_PETUNJUK LATIHAN_: Tuliskan kembali tanpa perubahan bagian kutipan tentang islamisasi sains, mulai dari "Bagi Al-Afghani bahwa" dan terus sampai "menyeleksi bagian-bagianyang diadopsi.".
─── KUTIPAN BACAAN
1.                  Instrumentalistik
Konsep islamisasi sains dengan pendekantan instrumentalistik merupakan sebuah konsep yang menganggap ilmu atau sains sebagai alat (instrumen). Bagi mereka yang berpandangan bahwa sains, terutama teknologi adalah sekadar alat untuk mencapai tujuan, tidak memperdulikan sifat dari sains itu sendiri, yang terpenting sains tersebut bisa membuahkan tujuan bagi pemakainya.
Bagi Al-Afghani bahwa islam menganjurkan pengembangan pemikiran rasional dan mengecam sikap taklid. Dalam hal ini yang dianjurkannya bukan hanya pengkajian ilmu pengetahuan tetapi juga pengembangan filsafat islam yangtelah lama mandek. Seperti Al-Afghani, Abduh tidak melihat adanya pertentangan antara ilmu pengetahuan modern dan al-quran. Jika hal itu terjadi, maka berarti penafsiran atas al-quran itulah yang mesti dipertanyakan. Dalam beberapa hal ridha tidak tampak lebih moderat dari abduh. Jika seruan keras abduh untuk berijtihad –untuk menafsirkan kembali islam agar memiliki vitalitas baru-dapat diartikan sebagai adopsi total model barat untuk ilmu pengetuahuan, maka dibuatnya suatu kriteria pembaruan islam untuk menyeleksi bagian-bagianyang diadopsi.
──────
─── BUTIR YANG DIBERIKAN
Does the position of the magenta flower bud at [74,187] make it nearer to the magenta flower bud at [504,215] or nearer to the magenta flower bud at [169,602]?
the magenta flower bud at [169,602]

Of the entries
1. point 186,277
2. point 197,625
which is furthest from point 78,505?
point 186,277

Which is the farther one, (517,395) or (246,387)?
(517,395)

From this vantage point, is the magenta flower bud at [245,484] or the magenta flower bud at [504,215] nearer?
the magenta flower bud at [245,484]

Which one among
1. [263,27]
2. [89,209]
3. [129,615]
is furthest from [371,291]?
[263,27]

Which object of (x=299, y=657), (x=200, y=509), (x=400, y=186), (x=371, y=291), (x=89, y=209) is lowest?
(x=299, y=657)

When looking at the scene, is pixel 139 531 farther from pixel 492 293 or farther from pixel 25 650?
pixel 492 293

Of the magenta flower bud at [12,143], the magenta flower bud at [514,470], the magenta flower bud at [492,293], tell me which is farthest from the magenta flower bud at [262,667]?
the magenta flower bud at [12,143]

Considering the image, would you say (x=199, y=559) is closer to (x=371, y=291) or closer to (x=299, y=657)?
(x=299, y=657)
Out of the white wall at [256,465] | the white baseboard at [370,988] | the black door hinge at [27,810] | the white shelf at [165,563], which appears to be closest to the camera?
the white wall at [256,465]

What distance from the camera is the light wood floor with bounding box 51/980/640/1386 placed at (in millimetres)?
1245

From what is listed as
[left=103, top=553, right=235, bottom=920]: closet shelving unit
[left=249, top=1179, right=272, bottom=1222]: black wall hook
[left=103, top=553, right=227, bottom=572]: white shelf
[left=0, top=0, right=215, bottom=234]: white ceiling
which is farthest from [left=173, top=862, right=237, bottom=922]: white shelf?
──────
_HASILNYA_:
Bagi Al-Afghani bahwa islam menganjurkan pengembangan pemikiran rasional dan mengecam sikap taklid. Dalam hal ini yang dianjurkannya bukan hanya pengkajian ilmu pengetahuan tetapi juga pengembangan filsafat islam yangtelah lama mandek. Seperti Al-Afghani, Abduh tidak melihat adanya pertentangan antara ilmu pengetahuan modern dan al-quran. Jika hal itu terjadi, maka berarti penafsiran atas al-quran itulah yang mesti dipertanyakan. Dalam beberapa hal ridha tidak tampak lebih moderat dari abduh. Jika seruan keras abduh untuk berijtihad –untuk menafsirkan kembali islam agar memiliki vitalitas baru-dapat diartikan sebagai adopsi total model barat untuk ilmu pengetuahuan, maka dibuatnya suatu kriteria pembaruan islam untuk menyeleksi bagian-bagianyang diadopsi.